Variables that Affect Dashboard Performance

You’ve spent days working on a new dashboard and are ready to demo it to your users but it’s just not performing up to expectations. We’ve all heard the statistics about a user’s attention span and how long they might be willing to wait for a response to a click before they lose focus and patience. This is can be a significant problem for dashboard developers who are working with large data volumes hosted on databases over which they have no control. No matter how beautiful and valuable the information you are presenting is, if it does not perform people will not use it.

In this blog post I plan to discuss some of the variables that can affect dashboard performance and help you put together a recipe for highly performant dashboards and reports.

Performance Variables

Dashboard performance is driven primarily by 11 variables which together dictate how responsive your dashboard will be. The following diagram summarizes how these variables impact overall dashboard performance.

Dashboard Performance Variables

Caching Capabilities

We’ll start with the variable that many beginner dashboard developers view as the silver bullet for addressing dashboard performance. Just extract the data and cache it. The leaders in the data viz space (Tableau, Qlik) both offer proprietary caching layers which in many cases can solve a multitude of performance problems. These caching mechanisms basically extract the data from source database and create a replica on the host server that is compressed in an in-memory format and optimized to the vendors calculation and rendering engine eliminating round trips to the database every time a user interacts with a dashboard.

These capabilities, while very effective do have limitations which should be considered and in certain cases may make caching a non-starter. These limitations include:

  • Size limitations – Depending on the size of your underlying data set, you may not be able to fit all of the data required into memory. This can be particularly true for addressing requirements that necessitate access to full historical data for trending, time series analysis or period over period comparisons.
  • Latency – The size of your underlying database and the transformations you build into your caching job will dictate the time required to generate your cache files. This may make high performance/low-latency dashboarding requirements very difficult to achieve for large complex data sets.

**RECORDED DATA:**
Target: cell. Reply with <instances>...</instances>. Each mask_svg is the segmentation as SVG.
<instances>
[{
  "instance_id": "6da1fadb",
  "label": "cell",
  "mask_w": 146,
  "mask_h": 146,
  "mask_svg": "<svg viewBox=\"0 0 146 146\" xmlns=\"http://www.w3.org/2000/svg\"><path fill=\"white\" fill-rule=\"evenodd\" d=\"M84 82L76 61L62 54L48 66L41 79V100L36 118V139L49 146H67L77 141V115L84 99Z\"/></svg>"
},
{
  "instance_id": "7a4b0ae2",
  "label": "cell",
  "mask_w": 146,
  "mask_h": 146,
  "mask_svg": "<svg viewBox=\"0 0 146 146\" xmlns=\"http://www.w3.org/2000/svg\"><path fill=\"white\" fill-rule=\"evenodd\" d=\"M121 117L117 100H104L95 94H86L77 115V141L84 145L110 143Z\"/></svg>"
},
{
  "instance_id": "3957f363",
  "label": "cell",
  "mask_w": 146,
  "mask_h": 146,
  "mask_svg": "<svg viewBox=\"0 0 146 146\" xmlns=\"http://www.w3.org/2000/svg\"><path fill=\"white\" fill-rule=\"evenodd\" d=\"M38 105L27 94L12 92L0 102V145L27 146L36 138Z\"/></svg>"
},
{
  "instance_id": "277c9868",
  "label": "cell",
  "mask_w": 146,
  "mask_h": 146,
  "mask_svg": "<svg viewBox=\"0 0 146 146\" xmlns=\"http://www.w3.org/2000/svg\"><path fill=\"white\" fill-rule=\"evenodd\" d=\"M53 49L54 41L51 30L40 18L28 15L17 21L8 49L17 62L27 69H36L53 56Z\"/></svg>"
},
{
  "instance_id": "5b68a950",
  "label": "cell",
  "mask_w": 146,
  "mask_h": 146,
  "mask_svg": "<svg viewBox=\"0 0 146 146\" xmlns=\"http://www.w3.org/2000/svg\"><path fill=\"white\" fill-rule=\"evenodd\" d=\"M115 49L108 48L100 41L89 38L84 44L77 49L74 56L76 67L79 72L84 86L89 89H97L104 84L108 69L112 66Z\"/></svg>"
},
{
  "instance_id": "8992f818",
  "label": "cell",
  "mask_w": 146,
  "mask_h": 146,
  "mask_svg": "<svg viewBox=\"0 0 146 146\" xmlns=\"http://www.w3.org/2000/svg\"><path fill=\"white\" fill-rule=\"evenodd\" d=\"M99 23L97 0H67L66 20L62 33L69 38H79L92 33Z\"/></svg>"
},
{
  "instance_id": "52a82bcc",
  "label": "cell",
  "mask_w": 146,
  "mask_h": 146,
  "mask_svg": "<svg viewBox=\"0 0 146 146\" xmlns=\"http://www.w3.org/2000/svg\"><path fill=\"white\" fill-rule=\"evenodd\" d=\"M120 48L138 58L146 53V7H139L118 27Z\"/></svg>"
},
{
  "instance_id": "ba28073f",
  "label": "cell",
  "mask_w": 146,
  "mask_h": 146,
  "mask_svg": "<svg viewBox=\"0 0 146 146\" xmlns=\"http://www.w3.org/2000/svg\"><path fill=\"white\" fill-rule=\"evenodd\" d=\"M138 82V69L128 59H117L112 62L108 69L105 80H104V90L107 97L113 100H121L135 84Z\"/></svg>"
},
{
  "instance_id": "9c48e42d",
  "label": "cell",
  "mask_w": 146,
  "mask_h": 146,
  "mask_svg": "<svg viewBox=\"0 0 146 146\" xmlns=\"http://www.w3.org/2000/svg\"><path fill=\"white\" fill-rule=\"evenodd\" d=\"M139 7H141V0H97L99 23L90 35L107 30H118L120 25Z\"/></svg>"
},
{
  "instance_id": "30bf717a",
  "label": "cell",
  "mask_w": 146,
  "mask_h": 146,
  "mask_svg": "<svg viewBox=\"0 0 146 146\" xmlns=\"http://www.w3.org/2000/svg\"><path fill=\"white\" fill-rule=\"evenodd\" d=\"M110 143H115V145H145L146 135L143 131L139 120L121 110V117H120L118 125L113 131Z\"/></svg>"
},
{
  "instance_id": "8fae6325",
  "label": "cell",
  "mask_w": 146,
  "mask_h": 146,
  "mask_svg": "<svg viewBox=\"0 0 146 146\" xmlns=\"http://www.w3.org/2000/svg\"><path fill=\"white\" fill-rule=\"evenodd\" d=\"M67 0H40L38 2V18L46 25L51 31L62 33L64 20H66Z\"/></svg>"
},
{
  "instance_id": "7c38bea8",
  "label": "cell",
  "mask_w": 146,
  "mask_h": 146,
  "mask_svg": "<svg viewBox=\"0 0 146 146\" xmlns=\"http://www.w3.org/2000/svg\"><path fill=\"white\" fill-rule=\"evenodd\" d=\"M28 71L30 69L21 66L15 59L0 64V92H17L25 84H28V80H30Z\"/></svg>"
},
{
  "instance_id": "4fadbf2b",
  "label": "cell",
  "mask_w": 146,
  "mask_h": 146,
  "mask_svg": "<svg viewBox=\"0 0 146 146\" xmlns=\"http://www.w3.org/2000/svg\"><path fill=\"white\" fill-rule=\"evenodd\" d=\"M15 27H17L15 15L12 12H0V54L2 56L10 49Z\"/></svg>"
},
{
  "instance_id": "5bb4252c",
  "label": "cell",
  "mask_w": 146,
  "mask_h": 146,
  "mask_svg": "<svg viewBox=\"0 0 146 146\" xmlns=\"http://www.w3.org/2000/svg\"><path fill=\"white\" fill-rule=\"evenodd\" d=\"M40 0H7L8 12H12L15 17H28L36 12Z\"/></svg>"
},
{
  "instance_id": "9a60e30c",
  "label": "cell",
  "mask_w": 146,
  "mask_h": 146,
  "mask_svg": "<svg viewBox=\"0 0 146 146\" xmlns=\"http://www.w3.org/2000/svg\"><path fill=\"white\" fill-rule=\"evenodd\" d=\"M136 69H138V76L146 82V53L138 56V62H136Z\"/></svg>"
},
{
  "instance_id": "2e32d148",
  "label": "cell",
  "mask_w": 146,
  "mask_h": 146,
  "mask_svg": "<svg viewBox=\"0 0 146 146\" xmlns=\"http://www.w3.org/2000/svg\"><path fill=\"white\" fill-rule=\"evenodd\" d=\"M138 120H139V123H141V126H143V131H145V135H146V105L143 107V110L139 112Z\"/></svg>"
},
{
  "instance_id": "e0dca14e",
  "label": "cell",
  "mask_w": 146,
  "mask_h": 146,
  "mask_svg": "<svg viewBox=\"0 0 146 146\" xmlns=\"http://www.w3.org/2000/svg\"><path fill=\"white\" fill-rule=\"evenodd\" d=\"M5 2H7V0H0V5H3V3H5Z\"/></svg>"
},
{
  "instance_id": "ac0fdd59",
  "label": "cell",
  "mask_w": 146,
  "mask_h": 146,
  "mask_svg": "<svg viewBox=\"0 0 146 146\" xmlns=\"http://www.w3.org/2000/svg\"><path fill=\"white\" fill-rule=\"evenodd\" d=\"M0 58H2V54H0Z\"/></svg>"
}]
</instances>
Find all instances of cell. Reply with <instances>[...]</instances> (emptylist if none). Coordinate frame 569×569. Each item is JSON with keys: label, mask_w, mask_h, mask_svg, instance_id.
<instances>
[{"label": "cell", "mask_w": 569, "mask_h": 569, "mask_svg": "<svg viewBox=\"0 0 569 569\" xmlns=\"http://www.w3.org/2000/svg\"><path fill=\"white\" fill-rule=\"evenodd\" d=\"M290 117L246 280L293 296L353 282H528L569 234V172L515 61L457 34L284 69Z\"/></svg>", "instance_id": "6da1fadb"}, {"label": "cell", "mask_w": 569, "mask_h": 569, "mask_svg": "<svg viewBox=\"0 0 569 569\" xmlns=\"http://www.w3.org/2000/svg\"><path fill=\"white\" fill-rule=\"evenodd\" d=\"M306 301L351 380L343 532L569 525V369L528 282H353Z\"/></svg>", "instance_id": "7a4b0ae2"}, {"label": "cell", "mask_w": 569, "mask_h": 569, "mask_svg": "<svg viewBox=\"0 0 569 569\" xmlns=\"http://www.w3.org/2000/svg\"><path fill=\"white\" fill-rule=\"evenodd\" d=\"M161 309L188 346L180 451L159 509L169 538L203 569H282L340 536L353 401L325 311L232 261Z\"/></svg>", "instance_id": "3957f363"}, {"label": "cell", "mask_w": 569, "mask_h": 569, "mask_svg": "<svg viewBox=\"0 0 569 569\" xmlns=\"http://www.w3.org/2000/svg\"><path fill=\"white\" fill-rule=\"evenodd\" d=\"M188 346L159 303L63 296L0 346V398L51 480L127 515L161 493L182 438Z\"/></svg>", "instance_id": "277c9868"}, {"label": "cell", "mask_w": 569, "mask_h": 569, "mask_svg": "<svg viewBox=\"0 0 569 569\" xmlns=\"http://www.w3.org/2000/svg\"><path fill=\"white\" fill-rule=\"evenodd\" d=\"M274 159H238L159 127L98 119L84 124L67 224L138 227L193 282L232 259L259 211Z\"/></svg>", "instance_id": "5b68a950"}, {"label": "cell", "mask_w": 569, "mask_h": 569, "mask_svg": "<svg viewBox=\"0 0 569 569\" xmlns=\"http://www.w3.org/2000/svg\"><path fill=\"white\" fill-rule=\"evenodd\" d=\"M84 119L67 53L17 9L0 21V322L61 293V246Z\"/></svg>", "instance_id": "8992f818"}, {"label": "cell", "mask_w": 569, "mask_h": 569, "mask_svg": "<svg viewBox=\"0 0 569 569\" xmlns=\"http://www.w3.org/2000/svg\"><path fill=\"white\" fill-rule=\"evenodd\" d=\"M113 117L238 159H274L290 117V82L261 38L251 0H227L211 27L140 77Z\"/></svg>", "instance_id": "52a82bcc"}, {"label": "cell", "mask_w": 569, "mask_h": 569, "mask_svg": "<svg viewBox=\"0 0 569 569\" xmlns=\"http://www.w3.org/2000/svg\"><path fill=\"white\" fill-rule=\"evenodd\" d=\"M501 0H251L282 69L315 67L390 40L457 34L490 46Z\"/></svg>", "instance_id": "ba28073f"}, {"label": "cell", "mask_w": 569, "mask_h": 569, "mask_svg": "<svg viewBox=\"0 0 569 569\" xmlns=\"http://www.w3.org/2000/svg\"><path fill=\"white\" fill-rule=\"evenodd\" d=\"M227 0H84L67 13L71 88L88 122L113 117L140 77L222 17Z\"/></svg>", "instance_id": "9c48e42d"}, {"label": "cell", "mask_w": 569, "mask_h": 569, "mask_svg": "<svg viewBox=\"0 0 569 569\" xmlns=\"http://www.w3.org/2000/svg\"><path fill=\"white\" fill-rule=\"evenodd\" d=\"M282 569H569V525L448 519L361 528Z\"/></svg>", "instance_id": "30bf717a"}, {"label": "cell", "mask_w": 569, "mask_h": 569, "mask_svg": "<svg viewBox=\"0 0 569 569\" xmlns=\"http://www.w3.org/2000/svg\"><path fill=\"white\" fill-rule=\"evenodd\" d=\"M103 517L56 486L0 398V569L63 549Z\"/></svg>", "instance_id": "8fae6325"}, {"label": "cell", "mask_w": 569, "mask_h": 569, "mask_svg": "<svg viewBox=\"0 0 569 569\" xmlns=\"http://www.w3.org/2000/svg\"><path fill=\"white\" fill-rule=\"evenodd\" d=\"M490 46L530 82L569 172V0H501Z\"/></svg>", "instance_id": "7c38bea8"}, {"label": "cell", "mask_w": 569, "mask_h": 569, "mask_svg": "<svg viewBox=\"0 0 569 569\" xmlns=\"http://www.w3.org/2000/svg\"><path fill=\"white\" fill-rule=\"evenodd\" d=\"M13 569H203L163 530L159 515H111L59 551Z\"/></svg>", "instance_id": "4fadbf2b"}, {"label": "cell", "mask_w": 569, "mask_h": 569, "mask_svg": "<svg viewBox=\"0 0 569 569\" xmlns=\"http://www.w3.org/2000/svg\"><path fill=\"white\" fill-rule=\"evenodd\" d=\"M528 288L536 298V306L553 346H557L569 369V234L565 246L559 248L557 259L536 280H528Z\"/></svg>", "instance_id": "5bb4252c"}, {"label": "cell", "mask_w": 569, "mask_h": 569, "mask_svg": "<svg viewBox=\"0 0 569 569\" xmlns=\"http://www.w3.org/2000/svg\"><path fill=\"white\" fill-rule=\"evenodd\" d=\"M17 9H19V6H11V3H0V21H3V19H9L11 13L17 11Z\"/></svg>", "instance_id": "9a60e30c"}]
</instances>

**DIRECTIVES:**
1. From the dashboard performance post, reproduce word for word the passage that begins with the words containing "Dashboard Performance Variables" and ends with "with a dashboard.".
2. In the dashboard performance post, which two leaders in the data viz space are named as offering proprietary caching layers?
Base your answers on the text alone.

**ANSWERS FOR THE EXERCISE:**
1.
Dashboard Performance Variables

Caching Capabilities

We’ll start with the variable that many beginner dashboard developers view as the silver bullet for addressing dashboard performance. Just extract the data and cache it. The leaders in the data viz space (Tableau, Qlik) both offer proprietary caching layers which in many cases can solve a multitude of performance problems. These caching mechanisms basically extract the data from source database and create a replica on the host server that is compressed in an in-memory format and optimized to the vendors calculation and rendering engine eliminating round trips to the database every time a user interacts with a dashboard.

2. Tableau and Qlik.